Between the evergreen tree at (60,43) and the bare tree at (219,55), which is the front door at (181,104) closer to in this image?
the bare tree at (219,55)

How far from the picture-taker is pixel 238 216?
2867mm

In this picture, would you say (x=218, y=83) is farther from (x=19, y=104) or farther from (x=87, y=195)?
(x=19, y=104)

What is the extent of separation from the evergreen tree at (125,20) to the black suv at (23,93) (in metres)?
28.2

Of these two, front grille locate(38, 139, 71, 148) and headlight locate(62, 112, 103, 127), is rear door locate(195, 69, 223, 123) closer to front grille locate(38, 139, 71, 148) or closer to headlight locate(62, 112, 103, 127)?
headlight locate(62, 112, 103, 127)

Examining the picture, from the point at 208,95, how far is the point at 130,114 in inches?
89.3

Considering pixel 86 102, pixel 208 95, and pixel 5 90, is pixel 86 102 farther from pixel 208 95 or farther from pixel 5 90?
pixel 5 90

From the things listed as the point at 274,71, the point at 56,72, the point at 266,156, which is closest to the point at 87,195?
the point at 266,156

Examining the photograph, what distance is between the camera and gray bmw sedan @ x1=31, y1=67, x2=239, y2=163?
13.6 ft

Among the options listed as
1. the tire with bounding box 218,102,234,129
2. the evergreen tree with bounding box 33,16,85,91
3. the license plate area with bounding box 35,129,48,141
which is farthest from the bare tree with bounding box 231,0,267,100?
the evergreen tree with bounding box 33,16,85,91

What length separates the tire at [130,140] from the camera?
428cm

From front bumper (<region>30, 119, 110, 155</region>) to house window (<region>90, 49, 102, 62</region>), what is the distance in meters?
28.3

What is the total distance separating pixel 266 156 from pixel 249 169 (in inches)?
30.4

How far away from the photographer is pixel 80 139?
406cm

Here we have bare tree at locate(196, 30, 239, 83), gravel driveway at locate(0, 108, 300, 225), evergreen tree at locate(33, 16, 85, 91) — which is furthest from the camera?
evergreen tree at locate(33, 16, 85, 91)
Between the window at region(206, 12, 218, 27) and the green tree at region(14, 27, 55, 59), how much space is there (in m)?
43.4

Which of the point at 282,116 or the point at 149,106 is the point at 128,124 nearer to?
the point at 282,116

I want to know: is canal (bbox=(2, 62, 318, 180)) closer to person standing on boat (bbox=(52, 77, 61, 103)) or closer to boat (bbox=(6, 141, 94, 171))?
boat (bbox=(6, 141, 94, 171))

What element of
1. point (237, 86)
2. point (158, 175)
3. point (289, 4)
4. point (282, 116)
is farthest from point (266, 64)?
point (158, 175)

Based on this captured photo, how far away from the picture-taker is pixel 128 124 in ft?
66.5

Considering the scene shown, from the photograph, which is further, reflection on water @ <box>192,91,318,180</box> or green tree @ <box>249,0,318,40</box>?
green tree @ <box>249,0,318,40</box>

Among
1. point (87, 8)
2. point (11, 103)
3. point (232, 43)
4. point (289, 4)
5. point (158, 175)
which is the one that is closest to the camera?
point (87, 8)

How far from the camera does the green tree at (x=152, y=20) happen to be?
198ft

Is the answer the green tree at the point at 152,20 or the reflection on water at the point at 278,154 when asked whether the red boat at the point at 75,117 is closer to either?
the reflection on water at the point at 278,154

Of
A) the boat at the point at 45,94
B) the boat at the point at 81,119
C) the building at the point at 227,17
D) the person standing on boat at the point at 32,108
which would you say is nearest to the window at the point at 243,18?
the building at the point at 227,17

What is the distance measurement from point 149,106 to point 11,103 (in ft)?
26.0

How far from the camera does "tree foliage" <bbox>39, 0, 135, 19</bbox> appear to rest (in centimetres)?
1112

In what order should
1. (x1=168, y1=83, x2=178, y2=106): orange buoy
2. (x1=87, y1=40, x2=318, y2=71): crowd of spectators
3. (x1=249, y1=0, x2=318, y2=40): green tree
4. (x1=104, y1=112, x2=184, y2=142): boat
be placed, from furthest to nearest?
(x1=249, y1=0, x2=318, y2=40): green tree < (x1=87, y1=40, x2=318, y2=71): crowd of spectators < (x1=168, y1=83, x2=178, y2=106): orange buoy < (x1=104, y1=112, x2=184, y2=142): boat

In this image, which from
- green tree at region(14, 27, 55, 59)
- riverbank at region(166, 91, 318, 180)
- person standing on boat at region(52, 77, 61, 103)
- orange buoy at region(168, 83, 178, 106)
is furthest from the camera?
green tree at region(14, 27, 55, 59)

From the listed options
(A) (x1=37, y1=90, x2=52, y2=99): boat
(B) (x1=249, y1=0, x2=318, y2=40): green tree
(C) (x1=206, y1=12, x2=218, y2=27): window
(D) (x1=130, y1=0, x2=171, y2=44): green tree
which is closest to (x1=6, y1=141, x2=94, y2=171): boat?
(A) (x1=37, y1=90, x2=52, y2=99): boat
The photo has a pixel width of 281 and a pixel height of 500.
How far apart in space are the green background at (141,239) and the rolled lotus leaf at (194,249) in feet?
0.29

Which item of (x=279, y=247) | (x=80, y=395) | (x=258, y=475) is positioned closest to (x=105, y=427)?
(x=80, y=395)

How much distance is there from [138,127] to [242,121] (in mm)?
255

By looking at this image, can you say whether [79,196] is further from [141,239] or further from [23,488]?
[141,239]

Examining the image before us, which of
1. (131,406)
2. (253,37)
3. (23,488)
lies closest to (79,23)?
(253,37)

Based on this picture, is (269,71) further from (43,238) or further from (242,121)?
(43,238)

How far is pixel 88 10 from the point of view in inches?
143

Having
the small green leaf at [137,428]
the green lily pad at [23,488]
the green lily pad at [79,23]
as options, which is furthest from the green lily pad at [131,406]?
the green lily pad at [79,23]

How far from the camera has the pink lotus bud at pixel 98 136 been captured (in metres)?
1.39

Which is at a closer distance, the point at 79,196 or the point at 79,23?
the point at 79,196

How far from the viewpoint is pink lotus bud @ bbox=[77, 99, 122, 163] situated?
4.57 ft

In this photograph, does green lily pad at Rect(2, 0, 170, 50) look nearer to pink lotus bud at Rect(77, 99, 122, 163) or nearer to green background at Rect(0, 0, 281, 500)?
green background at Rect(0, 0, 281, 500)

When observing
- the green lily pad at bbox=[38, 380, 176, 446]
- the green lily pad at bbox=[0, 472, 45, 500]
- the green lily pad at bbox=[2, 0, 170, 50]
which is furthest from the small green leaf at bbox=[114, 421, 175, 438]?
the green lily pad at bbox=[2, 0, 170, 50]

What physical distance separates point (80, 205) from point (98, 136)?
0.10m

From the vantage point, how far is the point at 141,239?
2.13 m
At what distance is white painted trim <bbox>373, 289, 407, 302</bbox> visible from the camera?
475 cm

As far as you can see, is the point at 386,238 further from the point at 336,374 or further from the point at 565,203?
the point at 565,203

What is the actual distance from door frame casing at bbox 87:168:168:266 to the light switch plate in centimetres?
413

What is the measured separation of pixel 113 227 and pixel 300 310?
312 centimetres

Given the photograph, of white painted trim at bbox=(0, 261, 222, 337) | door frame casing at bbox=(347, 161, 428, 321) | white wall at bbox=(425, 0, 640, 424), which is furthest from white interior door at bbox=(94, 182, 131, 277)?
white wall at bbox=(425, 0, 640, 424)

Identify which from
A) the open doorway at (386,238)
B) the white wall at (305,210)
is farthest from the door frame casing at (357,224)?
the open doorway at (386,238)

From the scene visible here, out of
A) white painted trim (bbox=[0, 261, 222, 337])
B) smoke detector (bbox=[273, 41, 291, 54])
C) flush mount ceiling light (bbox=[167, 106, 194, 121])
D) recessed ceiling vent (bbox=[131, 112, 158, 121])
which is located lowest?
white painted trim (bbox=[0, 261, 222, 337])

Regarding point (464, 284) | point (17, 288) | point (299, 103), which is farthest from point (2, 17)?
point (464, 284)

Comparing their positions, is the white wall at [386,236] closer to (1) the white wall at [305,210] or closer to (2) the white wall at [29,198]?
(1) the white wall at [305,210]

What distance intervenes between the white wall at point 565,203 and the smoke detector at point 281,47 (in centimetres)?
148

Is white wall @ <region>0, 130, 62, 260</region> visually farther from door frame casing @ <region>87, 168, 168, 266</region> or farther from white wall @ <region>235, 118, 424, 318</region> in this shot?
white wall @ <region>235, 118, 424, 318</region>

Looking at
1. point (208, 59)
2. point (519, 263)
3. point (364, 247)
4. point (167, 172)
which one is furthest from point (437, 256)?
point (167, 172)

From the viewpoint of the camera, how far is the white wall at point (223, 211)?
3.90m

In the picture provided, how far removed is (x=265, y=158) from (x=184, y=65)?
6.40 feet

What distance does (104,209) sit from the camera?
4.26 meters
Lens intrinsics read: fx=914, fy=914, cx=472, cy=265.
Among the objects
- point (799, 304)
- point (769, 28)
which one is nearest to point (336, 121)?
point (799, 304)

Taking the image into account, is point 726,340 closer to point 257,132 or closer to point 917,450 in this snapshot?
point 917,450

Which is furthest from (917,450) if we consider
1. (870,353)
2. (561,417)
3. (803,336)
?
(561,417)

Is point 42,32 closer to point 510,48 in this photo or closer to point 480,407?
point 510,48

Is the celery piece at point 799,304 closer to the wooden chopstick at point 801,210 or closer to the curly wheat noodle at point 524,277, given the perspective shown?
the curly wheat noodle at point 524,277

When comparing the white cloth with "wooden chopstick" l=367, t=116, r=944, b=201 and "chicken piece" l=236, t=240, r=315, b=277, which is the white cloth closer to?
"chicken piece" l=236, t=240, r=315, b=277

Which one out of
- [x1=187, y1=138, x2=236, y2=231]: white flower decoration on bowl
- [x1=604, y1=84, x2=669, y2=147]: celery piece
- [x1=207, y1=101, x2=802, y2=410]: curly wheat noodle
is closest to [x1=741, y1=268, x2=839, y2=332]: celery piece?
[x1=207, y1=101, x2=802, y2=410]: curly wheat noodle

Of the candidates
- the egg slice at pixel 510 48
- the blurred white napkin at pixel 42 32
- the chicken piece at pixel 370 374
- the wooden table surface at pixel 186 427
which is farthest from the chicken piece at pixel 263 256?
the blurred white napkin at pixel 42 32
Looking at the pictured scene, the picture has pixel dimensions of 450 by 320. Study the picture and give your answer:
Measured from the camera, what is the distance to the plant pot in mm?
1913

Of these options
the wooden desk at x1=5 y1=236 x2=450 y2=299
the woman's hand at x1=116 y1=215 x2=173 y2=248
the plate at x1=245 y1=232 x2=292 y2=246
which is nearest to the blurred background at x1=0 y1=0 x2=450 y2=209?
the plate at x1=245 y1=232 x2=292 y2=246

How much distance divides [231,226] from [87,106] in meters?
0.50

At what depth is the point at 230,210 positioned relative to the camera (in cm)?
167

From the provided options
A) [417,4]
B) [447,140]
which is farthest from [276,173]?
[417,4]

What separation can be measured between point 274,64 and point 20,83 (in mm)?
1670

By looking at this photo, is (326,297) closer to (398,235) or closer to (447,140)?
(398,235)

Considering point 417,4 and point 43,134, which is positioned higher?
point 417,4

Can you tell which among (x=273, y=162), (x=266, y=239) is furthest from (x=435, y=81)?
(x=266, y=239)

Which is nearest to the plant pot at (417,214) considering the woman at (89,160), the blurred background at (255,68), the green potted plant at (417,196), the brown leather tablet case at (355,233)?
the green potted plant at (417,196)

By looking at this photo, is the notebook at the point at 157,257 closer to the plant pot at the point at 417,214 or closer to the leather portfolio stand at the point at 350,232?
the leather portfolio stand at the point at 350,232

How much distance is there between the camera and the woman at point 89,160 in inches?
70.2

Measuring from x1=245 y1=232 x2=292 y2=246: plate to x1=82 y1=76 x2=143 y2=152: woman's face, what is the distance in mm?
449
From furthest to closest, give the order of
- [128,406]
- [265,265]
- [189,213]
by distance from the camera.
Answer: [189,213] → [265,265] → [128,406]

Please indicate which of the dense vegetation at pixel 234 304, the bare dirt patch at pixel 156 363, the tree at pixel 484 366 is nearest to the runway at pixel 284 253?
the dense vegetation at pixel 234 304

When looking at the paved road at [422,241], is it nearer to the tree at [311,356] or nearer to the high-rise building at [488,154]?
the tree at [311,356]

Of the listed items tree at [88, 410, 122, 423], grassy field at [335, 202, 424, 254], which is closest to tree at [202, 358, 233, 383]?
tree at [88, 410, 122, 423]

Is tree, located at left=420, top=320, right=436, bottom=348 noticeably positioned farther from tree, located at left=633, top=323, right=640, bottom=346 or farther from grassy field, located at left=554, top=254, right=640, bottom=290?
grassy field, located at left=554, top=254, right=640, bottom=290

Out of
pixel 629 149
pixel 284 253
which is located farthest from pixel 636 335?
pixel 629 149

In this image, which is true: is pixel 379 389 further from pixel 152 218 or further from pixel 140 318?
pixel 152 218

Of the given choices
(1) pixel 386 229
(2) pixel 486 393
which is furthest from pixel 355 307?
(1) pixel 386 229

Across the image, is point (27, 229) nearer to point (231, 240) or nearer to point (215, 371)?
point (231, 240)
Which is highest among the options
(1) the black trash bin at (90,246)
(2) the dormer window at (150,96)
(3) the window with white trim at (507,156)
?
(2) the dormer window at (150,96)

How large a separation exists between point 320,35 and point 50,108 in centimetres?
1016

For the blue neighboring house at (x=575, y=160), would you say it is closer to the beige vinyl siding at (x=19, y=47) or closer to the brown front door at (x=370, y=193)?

......

*TO BE DONE*
Quote only the lines from the one containing "Please indicate which" through the final line of the records, with both ends included.

*TASK SOLUTION*
Please indicate which of the dense vegetation at pixel 234 304, the bare dirt patch at pixel 156 363, the tree at pixel 484 366 is nearest to the runway at pixel 284 253?
the dense vegetation at pixel 234 304

When looking at the paved road at [422,241], is it nearer to the tree at [311,356] or nearer to the high-rise building at [488,154]?
the tree at [311,356]

Of the listed items tree at [88, 410, 122, 423], grassy field at [335, 202, 424, 254], which is closest to tree at [202, 358, 233, 383]?
tree at [88, 410, 122, 423]

Is tree, located at left=420, top=320, right=436, bottom=348 noticeably positioned farther from tree, located at left=633, top=323, right=640, bottom=346 or farther from grassy field, located at left=554, top=254, right=640, bottom=290?
grassy field, located at left=554, top=254, right=640, bottom=290

Out of
pixel 629 149
pixel 284 253
which is located farthest from pixel 636 335?
pixel 629 149

In this image, which is true: is pixel 379 389 further from pixel 152 218 or further from pixel 140 318?
pixel 152 218

Of the given choices
(1) pixel 386 229
(2) pixel 486 393
which is furthest from pixel 355 307?
(1) pixel 386 229

Across the image, is point (27, 229) nearer to point (231, 240) or nearer to point (215, 371)?
point (231, 240)
Which is highest among the options
(1) the black trash bin at (90,246)
(2) the dormer window at (150,96)
(3) the window with white trim at (507,156)
?
(2) the dormer window at (150,96)

How large a separation exists between point 320,35 and point 50,108 in centimetres?
1016

For the blue neighboring house at (x=575, y=160), would you say it is closer to the beige vinyl siding at (x=19, y=47) or closer to the brown front door at (x=370, y=193)?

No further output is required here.